-- begin Extracted text --

As the Internet sector continues to take a beating, it is becoming
apparent that Yahoo! Corp.’s {YHOO}
stock, which typically trades up in anticipation of a positive
earnings report, may perform more in line with current trends.
Yahoo! 52-Week Stock-Performance Chart
But analysts say that first-quarter
earnings from Yahoo! -- one of the top portals of choice --
won’t disappoint Wall Street, which is estimating 9 cents a
share vs. 3 cents a share in the year-earlier period. The company
is expected to report its results on Wednesday after the close.
"As the company has in the past
three years or so, I would expect them to exceed top- and
bottom-line efforts," says analyst Derek Brown of WR
Hambrecht & Co. "Business continues to be strong for the
company, and management is more than capable of capitalizing on
the opportunities it has."
Brown rates the stock "buy,"
and has a 12-month price target of $400 on Yahoo! shares.
And with the potential merger of top
competitor America Online Inc. {AOL}
and Time Warner {TWX},
how does this change the competitive landscape for Yahoo!?

-- end Extracted text --
-- begin Extracted information --

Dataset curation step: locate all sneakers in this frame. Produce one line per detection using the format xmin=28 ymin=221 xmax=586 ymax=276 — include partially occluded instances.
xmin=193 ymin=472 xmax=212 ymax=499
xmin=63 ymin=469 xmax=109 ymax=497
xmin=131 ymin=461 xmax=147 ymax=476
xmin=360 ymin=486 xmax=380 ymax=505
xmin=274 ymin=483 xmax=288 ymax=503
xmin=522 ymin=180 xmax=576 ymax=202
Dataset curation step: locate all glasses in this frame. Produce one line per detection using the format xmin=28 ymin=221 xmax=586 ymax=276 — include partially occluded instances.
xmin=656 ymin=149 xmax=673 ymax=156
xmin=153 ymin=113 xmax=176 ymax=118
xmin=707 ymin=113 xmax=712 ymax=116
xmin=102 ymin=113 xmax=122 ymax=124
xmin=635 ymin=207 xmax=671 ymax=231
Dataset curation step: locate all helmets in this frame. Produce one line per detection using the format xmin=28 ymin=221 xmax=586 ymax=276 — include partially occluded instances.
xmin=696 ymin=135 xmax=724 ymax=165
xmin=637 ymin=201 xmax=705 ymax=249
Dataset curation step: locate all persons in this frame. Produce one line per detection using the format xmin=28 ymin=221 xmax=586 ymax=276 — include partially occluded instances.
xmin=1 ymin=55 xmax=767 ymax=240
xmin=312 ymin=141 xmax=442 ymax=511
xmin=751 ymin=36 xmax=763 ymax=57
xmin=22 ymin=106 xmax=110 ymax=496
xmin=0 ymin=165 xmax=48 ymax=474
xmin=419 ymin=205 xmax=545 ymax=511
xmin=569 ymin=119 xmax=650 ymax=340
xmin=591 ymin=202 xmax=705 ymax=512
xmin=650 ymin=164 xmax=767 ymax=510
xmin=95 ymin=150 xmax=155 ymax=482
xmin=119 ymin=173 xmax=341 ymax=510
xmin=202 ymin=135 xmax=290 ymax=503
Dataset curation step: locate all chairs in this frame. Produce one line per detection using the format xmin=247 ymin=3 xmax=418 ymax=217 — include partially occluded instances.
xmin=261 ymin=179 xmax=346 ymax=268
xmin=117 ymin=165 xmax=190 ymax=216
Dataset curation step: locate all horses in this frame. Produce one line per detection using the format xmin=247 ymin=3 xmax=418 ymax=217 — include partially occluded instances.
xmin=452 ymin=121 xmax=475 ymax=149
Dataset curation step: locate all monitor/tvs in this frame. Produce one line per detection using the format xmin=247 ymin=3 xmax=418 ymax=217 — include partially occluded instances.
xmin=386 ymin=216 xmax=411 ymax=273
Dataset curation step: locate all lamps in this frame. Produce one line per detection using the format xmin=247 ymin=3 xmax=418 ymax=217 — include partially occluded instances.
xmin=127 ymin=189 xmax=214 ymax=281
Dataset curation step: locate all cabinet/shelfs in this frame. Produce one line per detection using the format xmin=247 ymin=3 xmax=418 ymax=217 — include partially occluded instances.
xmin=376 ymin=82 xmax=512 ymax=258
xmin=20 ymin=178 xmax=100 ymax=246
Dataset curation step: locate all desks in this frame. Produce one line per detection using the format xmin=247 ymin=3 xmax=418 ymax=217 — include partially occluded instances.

-- end Extracted information --

Extract the passage of the Yahoo! earnings article starting with "And with the" and going on through "landscape for Yahoo!?", word for word. Rely only on the article about Yahoo!'s expected earnings.

» **Expected answer**
And with the potential merger of top
competitor America Online Inc. {AOL}
and Time Warner {TWX},
how does this change the competitive landscape for Yahoo!?